CloudSQLDatabaseDown

This alert means that the Cloud SQL database for the environment is unavailable. Any services using the Cloud SQL database that is down are most likely to be degraded or unavailable as well.

If you receive this alert, it is expect that you verify the Cloud SQL database status, look for a change or cause of the outage, and possibly open a support ticket with Google Cloud if warranted.

Consider using the Tech Stack or Metrics Catalog to determine which service owner may need to be involved.

This metric is exported from Google Stackdriver metrics and will report a value of 0 for down and 1 for up. The thresholds for the metric are to page on any database that reports as down for 5m (or longer). These values were chosen to reflect an aggresive response to a database being down.

Normally, the Cloud SQL databases in an environment should reflect as up.

Example view of the metric showing a failure. CloudSQLDatabaseDown Metric Source

This alert should fire rarely since it is a managed Google Cloud service. It is more likely to notify the EoC due to a configuration change, or maintenance work conducted by our own teams. Due to this, silencing the alert is possible, but a duration should be short and appropriate to the cause of the database being down.

Refer to the metrics above for a reference of the metric when down.

At the time of this being written, Cloud SQL is only in use in a few environments (ops and pre). While GitLab.com would not be directly affected by a database being unavailable in Cloud SQL, there are some key dependent services that could create a high severity incident.

  • Packagecloud - Customer facing service for GitLab packages.
  • Sentry - Internal error tracking service.
  • Grafana - Internal monitoring and metrics service.

The pre environment also depends on several Cloud SQL Databases.

Here is the expression the alert uses in Grafana.

stackdriver_cloudsql_database_cloudsql_googleapis_com_database_up{env="ops"} != 1

Since this metric represents a binary signal of up or down, there is little benefit in having dashboards to show this information.

Logs for Cloud SQL are probably best references in the ops or pre projects’ Log Explorer in the Google Cloud web console.
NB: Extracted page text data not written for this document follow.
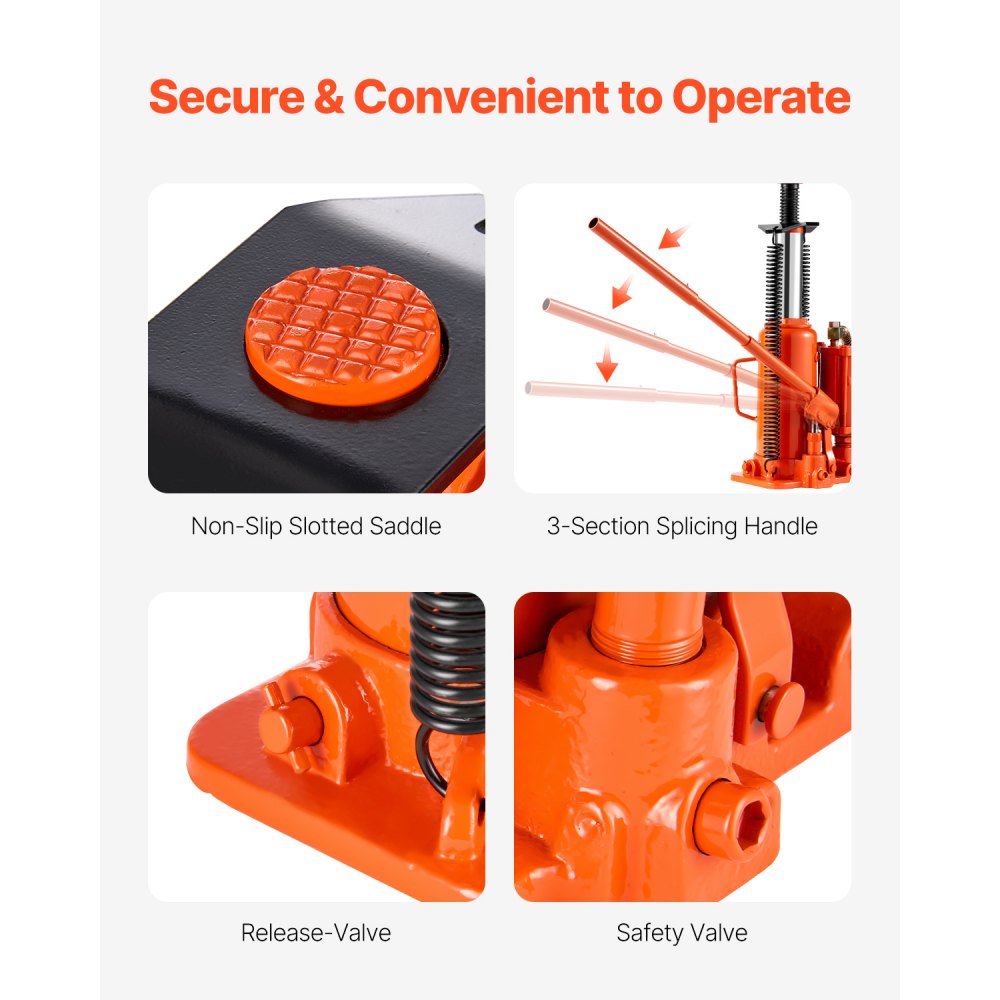 Secure & Convenient to Operate

Non-Slip Slotted Saddle

3-Section Splicing Handle

Release-Valve

Safety Valve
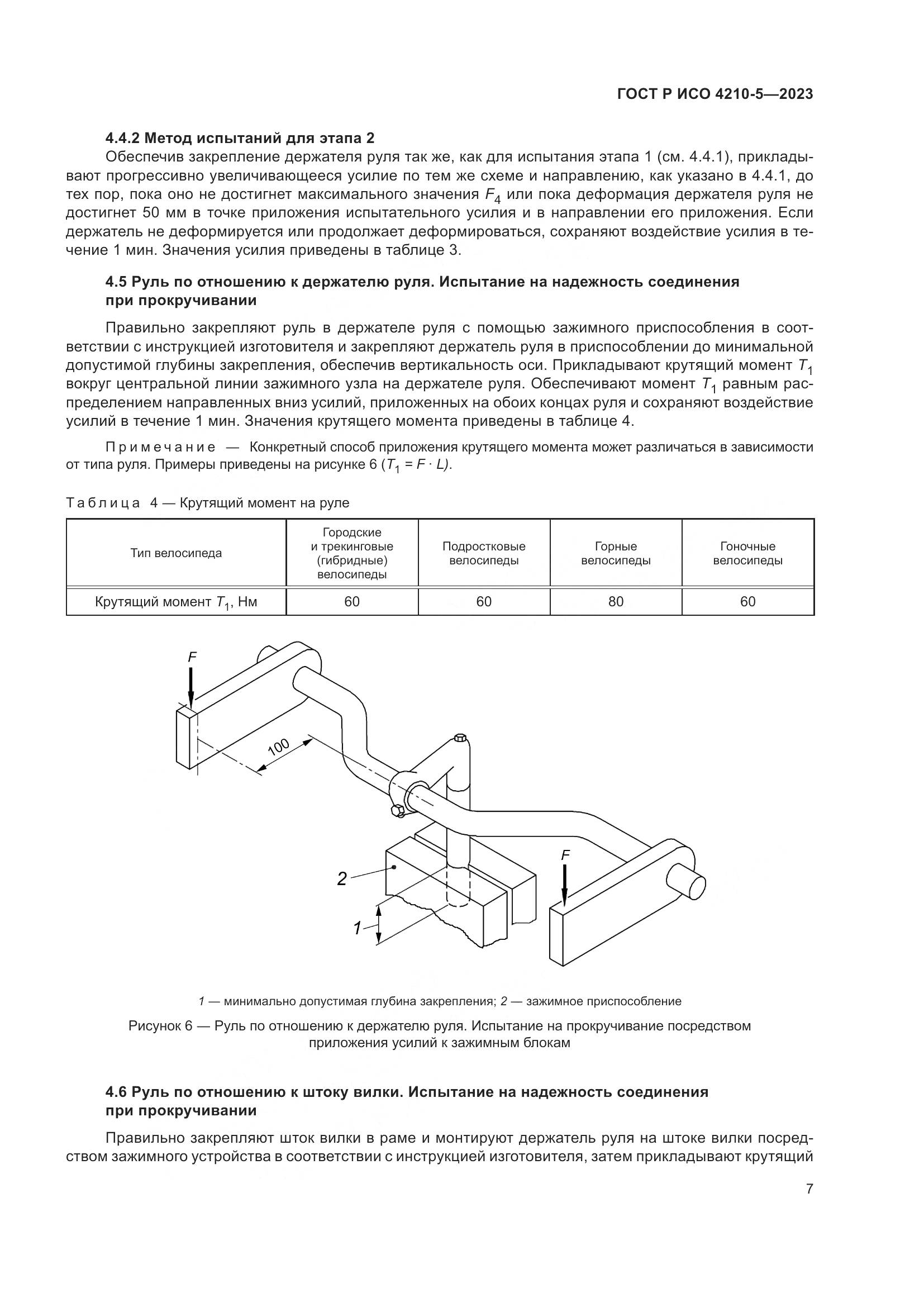 ГОСТ Р ИСО 4210-5—2023

4.4.2 Метод испытаний для этапа 2

Обеспечив закрепление держателя руля так же, как для испытания этапа 1 (см. 4.4.1), прикладывают прогрессивно увеличивающееся усилие по тем же схеме и направлению, как указано в 4.4.1, до тех пор, пока оно не достигнет максимального значения $F_4$ или пока деформация держателя руля не достигнет 50 мм в точке приложения испытательного усилия и в направлении его приложения. Если держатель не деформируется или продолжает деформироваться, сохраняют воздействие усилия в течение 1 мин. Значения усилия приведены в таблице 3.

4.5 Руль по отношению к держателю руля. Испытание на надежность соединения при прокручивании

Правильно закрепляют руль в держателе руля с помощью зажимного приспособления в соответствии с инструкцией изготовителя и закрепляют держатель руля в приспособлении до минимальной допустимой глубины закрепления, обеспечив вертикальность оси. Прикладывают крутящий момент $T_1$ вокруг центральной линии зажимного узла на держателе руля. Обеспечивают момент $T_1$ равным распределением направленных вниз усилий, приложенных на обоих концах руля и сохраняют воздействие усилий в течение 1 мин. Значения крутящего момента приведены в таблице 4.

Примечание — Конкретный способ приложения крутящего момента может различаться в зависимости от типа руля. Примеры приведены на рисунке 6 ($T_1 = F \cdot L$).

Таблица 4 — Крутящий момент на руле

| Тип велосипеда | Городские и трекинговые (гибридные) велосипеды | Подростковые велосипеды | Горные велосипеды | Гоночные велосипеды |
|---|---|---|---|---|
| Крутящий момент $T_1$, Нм | 60 | 60 | 80 | 60 |

F
100
F
2
1

1 — минимально допустимая глубина закрепления; 2 — зажимное приспособление

Рисунок 6 — Руль по отношению к держателю руля. Испытание на прокручивание посредством приложения усилий к зажимным блокам

4.6 Руль по отношению к штоку вилки. Испытание на надежность соединения при прокручивании

Правильно закрепляют шток вилки в раме и монтируют держатель руля на штоке вилки посредством зажимного устройства в соответствии с инструкцией изготовителя, затем прикладывают крутящий

7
  1. Try to identify from the alert expression which database is unavailable.
  2. Examine the service to verify if it is working or showing problems. This may help rule out false positive alerts.
  3. Log into the Google Cloud web console and find the Cloud SQL database and look for health information.
  4. Check the Google Cloud Status page for related managed service outages.
  • N/A

This service is managed by Google Cloud. Outside of our own changes, any degredation in cloud services could contribute to a Cloud SQL database being unavailable.

If the outage is due to a Google Cloud issue, you will need to open a support ticket via the web console. If you also need more synchronous help, you can try to ask for help in the #ext-google-cloud slack channel.